In Texas, most next-day gas prices were down 10-20 cents, although sharper moves lower were seen in West Texas. Waha tumbled 33.5 cents to $1.52.

Louisiana pricing hubs also posted declines of 10-20 cents, as did points across the Southeast.

OGT in the Midcontinent posted the most significant decline in that region as it shed nearly a quarter to reach $2.67, while Southern Star held steady at $3.00 from a planned maintenance event scheduled to start Thursday.

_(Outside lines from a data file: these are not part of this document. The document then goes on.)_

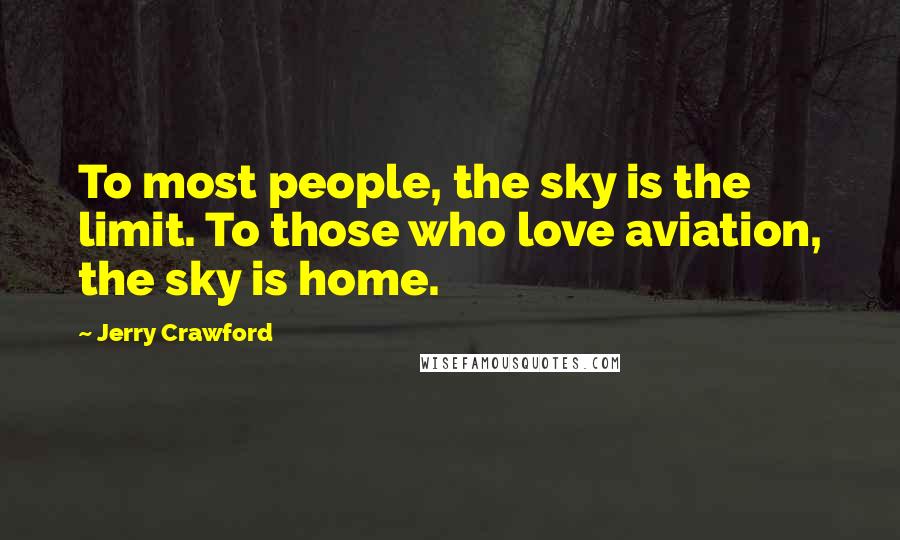 Jerry Crawford Quotes: To most people, the sky is the limit. To those who love aviation, the sky is home.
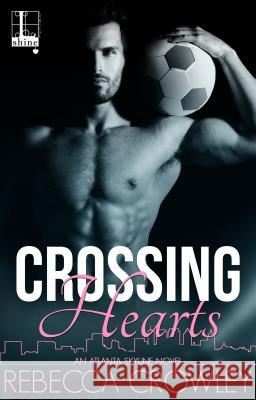 Crossing Hearts Rebecca Crowley 9781516102631 Kensington Publishing Corporation - książka
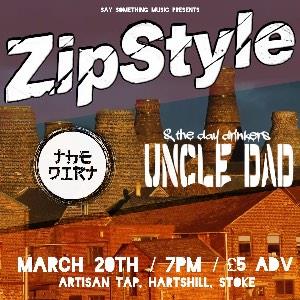 Zipstyle + The Dirt + Uncle Dad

Southern Star plans to conduct pigging runs on segment 315 running from Texas County to Grant County, OK. The first pigging phase is to end on Saturday (Dec. 22), resuming on Dec. 27 for a second phase ending Dec. 31. Operational capacity at the Straight Blackwell compressor station (CS) would be limited to 97 MMcf/d during both maintenance phases.

Flows through segment 315 have averaged 228 MMcf/d over the past 60 days, according to Genscape Inc. This restriction is estimated to cut gas flows by about 131 MMcf/d. “The gas through segment 315 travels toward Blackwell CS in Kay County, OK, and then onto Southern Star’s Market Zone in Kansas and Missouri. The cut gas flows comprise approximately one-fifth of all gas flowing to the Market Zone,” Genscape analyst Dominic Eggerman said.

While current forecasts indicate colder weather in the Midcontinent during these maintenance phases, which would drive increased heating demand, the upside for cold is still below seasonal averages for the winter, he said.

Over in Appalachia, prices were down as much as 24.5 cents at Dominion South, while Northeast points continued to notch far more substantial losses. Algonquin Citygate spot gas dropped $1.005 to $3.845, while Transco Zone 6 non-NY slid a nearly a quarter to $3.545.

On the pipeline front, Enbridge Inc. continued to refine its return-to-service plan for the sections of East Tennessee Natural Gas system, which ruptured last weekend. While the pipeline operator did not have an estimated time of restoration, its teams have procured the necessary resources and materials required for construction, as well mobilized new pipe joints to the site for replacement. It also continues to stage equipment and prepare the site for construction.

“Enbridge is committed to bringing the affected section of its East Tennessee Natural Gas system back to operation in a safe manner,” it said on its website.

Meanwhile, Texas Eastern Transmission (Tetco) on Tuesday declared a force majeure from an unplanned outage on its Entriken, PA, compressor station on M3’s northern Penn-Jersey Line. Capacity through the compressor is limited to 2.59 Bcf/d for the duration of the outage, a 340 MMcf/d reduction from normal operational capacity and a 493 MMcf/d drop day/day, according to Genscape.

“Flows have averaged 2.73 Bcf/d and maxed at 3.00 Bcf/d during the last 14 days, but this is not representative of the volatility the downstream demand over the last month, causing a range of 1.46 Bcf/d between min and max flows over that timeframe,” Genscape natural gas analyst Josh Garcia said.

There was no estimate for a return to service, but last week Tetco experienced an unplanned outage at its Bernville Compressor Station, also located in Pennsylvania, which was resolved in one gas day.